Zum Verhängnis wird das Henrik Kristoffersen, dem Führenden in der Slalomwertung. Der Norweger fädelt ein. Beinahe auch bereits im ersten Durchgang Schluss ist es für Loïc Meillard, den ersten Verfolger von Kristoffersen in der Diszplinenwertung. Der Neuenburger rutscht auf einer Eisplatte weg und schafft es nur mit viel Mühe noch ins nächste Tor. Der 28-Jährige verliert 1,91 Sekunden auf die Bestzeit.
Diese stellt der Norweger Timon Haugan auf, der mit der Nummer 1 gestartet ist und damit im zweiten Lauf (ab 13.30 Uhr hier im Liveticker) die besten Aussichten hat auf den Triumph in diesem prestigeträchtigen Rennen und die 100’000 Euro Siegesprämie. Bald flieht er vor dem Regen und ist nicht mehr im roten Leadersessel zu sehen. Dafür hat dort Ex-Fussballer Bastian Schweinsteiger Platz genommen – flankiert vom deutschen Bayern-Star Thomas Müller und dem ehemaligen Slalom-Ass Felix Neureuther.
Am nächsten kommt Haugan der Franzose Steven Amiez, der einmal mehr seine starke Form unter Beweis stellt. Direkt dahinter folgt mit nur 25 Hundertsteln Rückstand Lucas Pinheiro Braathen, der für Brasilien fährt und sich in der Startliste immer weiter nach vorne kämpft.

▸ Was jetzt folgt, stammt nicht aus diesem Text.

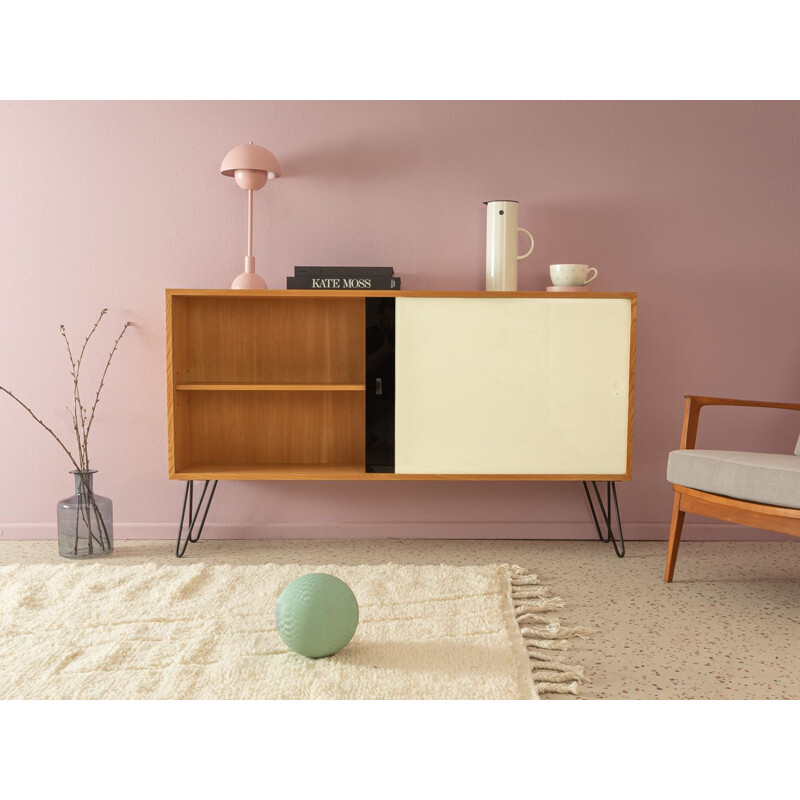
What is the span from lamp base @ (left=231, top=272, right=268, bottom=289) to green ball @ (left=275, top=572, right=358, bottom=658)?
4.87ft

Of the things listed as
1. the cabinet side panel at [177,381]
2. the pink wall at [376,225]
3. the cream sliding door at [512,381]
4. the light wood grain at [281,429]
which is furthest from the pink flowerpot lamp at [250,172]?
the cream sliding door at [512,381]

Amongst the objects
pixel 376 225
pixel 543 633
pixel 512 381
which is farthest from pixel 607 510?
pixel 376 225

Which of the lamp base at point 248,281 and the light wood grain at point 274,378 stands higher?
the lamp base at point 248,281

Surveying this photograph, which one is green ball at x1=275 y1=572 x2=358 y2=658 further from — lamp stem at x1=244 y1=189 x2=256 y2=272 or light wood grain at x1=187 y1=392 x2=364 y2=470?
lamp stem at x1=244 y1=189 x2=256 y2=272

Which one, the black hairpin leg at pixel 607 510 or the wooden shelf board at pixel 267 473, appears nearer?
the wooden shelf board at pixel 267 473

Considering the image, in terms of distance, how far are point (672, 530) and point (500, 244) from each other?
1.21m

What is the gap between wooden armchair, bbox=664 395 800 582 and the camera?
2.41 meters

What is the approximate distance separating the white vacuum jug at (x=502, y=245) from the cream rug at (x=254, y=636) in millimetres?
1068

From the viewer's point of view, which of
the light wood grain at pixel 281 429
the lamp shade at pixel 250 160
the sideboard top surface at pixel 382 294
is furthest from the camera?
the light wood grain at pixel 281 429

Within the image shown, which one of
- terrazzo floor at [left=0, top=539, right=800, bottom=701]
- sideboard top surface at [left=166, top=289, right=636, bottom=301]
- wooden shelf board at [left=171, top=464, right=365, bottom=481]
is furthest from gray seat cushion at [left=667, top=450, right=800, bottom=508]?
wooden shelf board at [left=171, top=464, right=365, bottom=481]

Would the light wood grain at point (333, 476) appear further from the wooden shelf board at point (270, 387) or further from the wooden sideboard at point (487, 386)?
the wooden shelf board at point (270, 387)

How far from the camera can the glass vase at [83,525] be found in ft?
9.95

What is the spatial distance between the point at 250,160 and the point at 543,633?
2015 mm
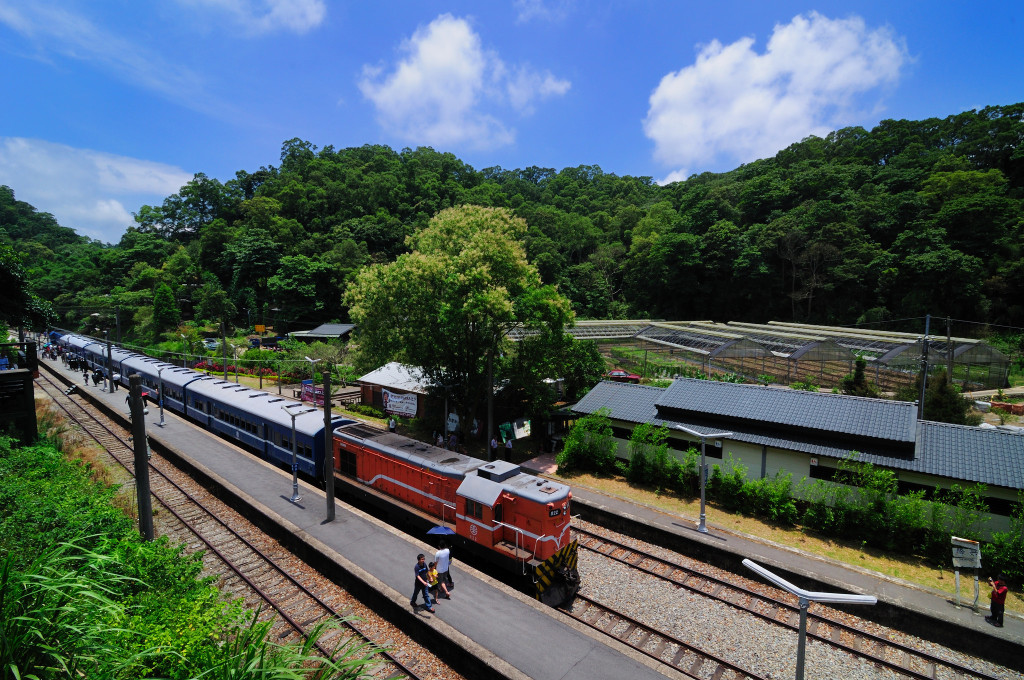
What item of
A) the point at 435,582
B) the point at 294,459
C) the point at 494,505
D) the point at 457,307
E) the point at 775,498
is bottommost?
the point at 775,498

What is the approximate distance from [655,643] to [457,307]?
46.0ft

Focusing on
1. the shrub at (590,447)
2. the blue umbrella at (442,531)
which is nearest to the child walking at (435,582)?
the blue umbrella at (442,531)

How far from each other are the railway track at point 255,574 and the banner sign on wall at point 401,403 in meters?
11.3

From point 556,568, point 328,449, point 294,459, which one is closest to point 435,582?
point 556,568

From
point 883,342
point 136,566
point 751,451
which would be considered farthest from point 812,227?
point 136,566

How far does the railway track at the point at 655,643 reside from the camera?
10.5 meters

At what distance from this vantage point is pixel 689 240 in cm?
6359

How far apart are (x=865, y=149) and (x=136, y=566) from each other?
9602 centimetres

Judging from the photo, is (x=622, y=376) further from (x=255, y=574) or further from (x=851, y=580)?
(x=255, y=574)

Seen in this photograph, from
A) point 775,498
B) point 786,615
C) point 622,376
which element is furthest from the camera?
point 622,376

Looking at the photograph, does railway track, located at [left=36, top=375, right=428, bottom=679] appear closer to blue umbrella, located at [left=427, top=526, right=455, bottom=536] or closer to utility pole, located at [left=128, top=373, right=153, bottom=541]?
blue umbrella, located at [left=427, top=526, right=455, bottom=536]

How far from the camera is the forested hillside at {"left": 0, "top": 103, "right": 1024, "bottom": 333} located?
4875 centimetres

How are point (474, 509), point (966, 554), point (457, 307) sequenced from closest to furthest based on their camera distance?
point (966, 554)
point (474, 509)
point (457, 307)

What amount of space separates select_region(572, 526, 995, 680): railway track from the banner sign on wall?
15.7 meters
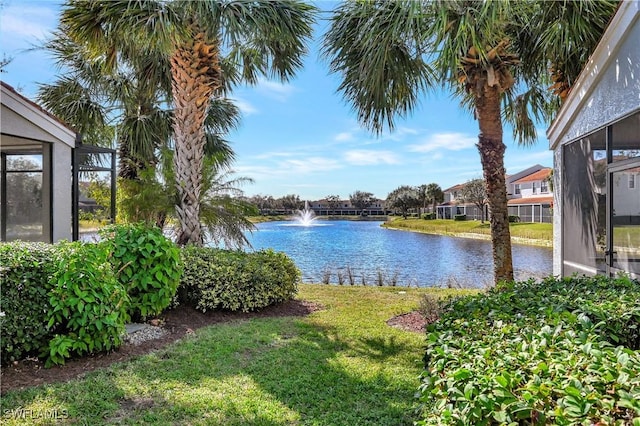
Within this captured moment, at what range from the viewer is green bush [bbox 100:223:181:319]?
17.3ft

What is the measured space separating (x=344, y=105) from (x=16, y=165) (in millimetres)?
6839

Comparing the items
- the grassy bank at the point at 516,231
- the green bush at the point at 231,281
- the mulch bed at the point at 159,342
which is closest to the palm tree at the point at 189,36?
the green bush at the point at 231,281

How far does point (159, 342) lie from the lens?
510 centimetres

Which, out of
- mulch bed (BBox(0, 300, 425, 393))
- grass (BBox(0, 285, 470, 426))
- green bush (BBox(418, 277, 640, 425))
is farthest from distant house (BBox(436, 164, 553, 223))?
green bush (BBox(418, 277, 640, 425))

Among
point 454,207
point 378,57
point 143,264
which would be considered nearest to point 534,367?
point 143,264

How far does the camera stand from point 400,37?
19.7 ft

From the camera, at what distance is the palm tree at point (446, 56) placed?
5320 mm

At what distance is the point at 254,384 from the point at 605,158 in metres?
5.71

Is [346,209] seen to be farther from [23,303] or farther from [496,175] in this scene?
[23,303]

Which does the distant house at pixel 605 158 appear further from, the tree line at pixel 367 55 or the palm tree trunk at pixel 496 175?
the palm tree trunk at pixel 496 175

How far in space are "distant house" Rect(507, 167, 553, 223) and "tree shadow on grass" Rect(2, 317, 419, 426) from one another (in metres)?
32.1

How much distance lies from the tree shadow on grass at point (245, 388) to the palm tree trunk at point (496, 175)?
2.55 metres

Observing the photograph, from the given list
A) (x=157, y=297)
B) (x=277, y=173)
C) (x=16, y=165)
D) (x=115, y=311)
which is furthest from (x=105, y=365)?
(x=277, y=173)

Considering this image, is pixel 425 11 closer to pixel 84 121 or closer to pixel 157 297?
pixel 157 297
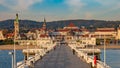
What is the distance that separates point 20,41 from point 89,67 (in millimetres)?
152262

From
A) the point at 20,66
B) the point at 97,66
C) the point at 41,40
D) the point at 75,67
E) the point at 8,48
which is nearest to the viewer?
the point at 20,66

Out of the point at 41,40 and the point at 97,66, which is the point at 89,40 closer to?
the point at 41,40

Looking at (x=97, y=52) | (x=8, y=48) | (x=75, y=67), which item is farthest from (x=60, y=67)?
(x=8, y=48)

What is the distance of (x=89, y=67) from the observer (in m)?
35.5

Eine gute Ausgangslage verschaffen sich auch Tanguy Nef und Daniel Yule. Die beiden Schweizer liegen mit 49 und 65 Hundertsteln Rückstand auf den Zwischenrängen 5 und 7. Nef, der vor einer Woche in Wengen mit Rang 4 glänzte, hätte es sogar noch weiter nach vorne geschafft, wären ihm nicht zwei Fehler unterlaufen.